David Valley is towards the northeast of the Dufek Massif, between Jaeger Table to the southwest and Boyd Escarpment to the northeast.
The Ford Ice Piedmont is to the north and the Sallee Snowfield is to the south.
Features include Preslik Spur, Clemons Spur, Edge Glacier, Forlidas Ridge, Forlidas Pond and Wujeck Ridge.

==Antarctic Specially Protected Area==
Davis Valley and other, adjacent ice-free valleys, forms one of the most southerly ‘dry valley’ systems on the continent and has exceptional scientific value for the interpretation of past glacial events and climate in this part of Antarctica.

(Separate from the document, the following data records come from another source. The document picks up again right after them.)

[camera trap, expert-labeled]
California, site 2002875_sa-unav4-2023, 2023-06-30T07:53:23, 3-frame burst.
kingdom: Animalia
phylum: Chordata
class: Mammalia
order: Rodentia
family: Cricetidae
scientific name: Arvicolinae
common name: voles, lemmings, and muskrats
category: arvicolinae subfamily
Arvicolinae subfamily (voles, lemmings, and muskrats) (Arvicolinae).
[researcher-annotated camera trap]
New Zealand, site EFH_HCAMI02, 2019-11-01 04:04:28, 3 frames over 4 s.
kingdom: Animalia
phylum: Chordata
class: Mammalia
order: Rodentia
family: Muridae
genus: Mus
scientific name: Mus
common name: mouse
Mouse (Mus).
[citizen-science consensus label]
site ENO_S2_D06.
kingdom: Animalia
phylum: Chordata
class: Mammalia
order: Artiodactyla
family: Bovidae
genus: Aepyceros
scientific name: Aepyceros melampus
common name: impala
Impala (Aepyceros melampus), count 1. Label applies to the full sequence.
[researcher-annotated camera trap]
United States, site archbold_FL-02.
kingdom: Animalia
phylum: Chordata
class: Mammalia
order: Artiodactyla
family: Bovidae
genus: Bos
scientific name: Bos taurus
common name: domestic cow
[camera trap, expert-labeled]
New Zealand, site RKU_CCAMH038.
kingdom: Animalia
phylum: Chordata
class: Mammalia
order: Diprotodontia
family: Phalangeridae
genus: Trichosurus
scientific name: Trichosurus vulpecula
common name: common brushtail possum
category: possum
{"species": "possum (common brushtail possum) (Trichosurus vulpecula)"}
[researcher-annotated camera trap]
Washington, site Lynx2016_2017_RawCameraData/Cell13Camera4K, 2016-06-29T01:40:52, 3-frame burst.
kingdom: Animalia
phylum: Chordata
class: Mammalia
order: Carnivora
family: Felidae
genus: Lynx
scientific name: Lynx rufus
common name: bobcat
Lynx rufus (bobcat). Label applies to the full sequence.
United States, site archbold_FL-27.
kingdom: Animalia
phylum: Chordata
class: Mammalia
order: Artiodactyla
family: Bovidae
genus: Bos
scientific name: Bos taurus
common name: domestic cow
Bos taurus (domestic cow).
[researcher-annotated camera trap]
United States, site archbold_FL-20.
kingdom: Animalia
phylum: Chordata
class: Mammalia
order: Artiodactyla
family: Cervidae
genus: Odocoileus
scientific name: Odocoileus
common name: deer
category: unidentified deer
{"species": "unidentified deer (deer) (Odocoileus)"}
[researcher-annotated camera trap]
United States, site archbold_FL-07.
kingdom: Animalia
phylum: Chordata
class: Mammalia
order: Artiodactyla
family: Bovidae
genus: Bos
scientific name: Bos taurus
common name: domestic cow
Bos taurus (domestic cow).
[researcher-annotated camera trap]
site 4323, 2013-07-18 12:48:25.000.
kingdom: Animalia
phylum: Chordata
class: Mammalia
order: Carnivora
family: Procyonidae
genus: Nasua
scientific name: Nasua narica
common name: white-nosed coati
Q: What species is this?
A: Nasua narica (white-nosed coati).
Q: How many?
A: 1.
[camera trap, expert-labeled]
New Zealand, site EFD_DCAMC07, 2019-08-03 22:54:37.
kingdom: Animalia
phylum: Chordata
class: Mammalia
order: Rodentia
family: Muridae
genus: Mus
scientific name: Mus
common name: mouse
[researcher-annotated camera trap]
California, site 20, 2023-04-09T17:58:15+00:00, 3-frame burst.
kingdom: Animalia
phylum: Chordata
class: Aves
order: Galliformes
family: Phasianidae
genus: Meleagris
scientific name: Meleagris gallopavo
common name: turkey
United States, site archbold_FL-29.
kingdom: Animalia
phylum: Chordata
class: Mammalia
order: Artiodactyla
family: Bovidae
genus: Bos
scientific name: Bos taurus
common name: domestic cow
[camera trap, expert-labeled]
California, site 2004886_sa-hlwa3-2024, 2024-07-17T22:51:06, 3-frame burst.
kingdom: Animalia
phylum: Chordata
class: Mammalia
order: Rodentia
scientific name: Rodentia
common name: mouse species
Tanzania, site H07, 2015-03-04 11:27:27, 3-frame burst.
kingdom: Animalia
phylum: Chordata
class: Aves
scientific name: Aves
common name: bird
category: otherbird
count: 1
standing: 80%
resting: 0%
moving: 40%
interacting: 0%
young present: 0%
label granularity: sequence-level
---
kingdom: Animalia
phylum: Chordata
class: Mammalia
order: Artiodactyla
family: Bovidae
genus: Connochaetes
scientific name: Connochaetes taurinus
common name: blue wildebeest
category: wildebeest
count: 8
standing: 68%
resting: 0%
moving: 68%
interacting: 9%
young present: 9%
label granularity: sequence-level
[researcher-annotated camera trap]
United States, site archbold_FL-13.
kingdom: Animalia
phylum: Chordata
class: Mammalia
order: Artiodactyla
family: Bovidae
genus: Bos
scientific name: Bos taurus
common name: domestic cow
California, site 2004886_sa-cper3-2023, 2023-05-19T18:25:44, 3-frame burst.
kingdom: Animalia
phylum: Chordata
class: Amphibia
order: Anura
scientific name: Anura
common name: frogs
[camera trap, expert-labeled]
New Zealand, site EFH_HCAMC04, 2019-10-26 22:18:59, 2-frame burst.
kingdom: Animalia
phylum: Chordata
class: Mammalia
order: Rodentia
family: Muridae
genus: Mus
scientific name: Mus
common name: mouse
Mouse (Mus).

With #Forlidas Pond some 500 m away, the site is protected under the Antarctic Treaty System as Antarctic Specially Protected Area (ASPA) No.119.

==Features==
===Preslik Spur===
.
An ice-free spur lying south of Clemons Spur and Forlidas Ridge.
Named by US-ACAN, at the suggestion of USGS party leader Arthur B. Ford, after Private First Class Joseph W. Preslik, a member of the United States Army Aviation Detachment with the USGS Pensacola Mountains survey, 1965-66.

===Kistler Valley===
.
A mostly ice-filled valley in the east-central part of the Dufek Massif.
The valley lies between Sapp Rocks and Forlidas Ridge and heads in the amphitheater between Nutt Bluff and Preslik Spur.
Named after Ronald W. Kistler, Research Geologist, USGS, (retired).
His laboratory research and scientific reporting with A.B. Ford (1979-2000) on the geochronology and petrology of the Dufek Intrusion of the northern Pensacola Mountains was critical for the understanding of the evolution of this major igneous complex.

===Clemons Spur===
.
A bare rock spur next south of Forlidas Ridge.
Named at the suggestion of party leader Arthur B. Ford, USGS, after Samuel D. Clemons, steward, United States Navy Squadron VXE-6, with the USGS Pensacola Mountains survey, 1965-66.

===Forlidas Ridge===
.
A rock ridge that forms the west side of Davis Valley.
Mapped by USGS from surveys and United States Navy air photos, 1956-66.
Named by US-ACAN after Charles W. Forlidas, radioman, Ellsworth Station winter party, 1957.

===Forlidas Pond===

.
A round frozen pond, 100 m in diameter, lying in a morainal valley east of the north end of Forlidas Ridge.
The only pond in the northern Pensacola Mountains, it is of much interest to biologists.
The pond was discovered and briefly investigated in December 1957 by a US-IGY party from Ellsworth Station.
The name is in association with Forlidas Ridge and was suggested by Arthur B. Ford of USGS following geological work in the area, 1978-79.

===Wujek Ridge===
.
A rock ridge trending north–south and marking the east extent of Davis Valley.
Named by US-ACAN in 1979 after CWO Stanley J. Wujek, United States Army, helicopter pilot of the Army Aviation Detachment which supported the USGS Pensacola Mountains survey, 1965-66.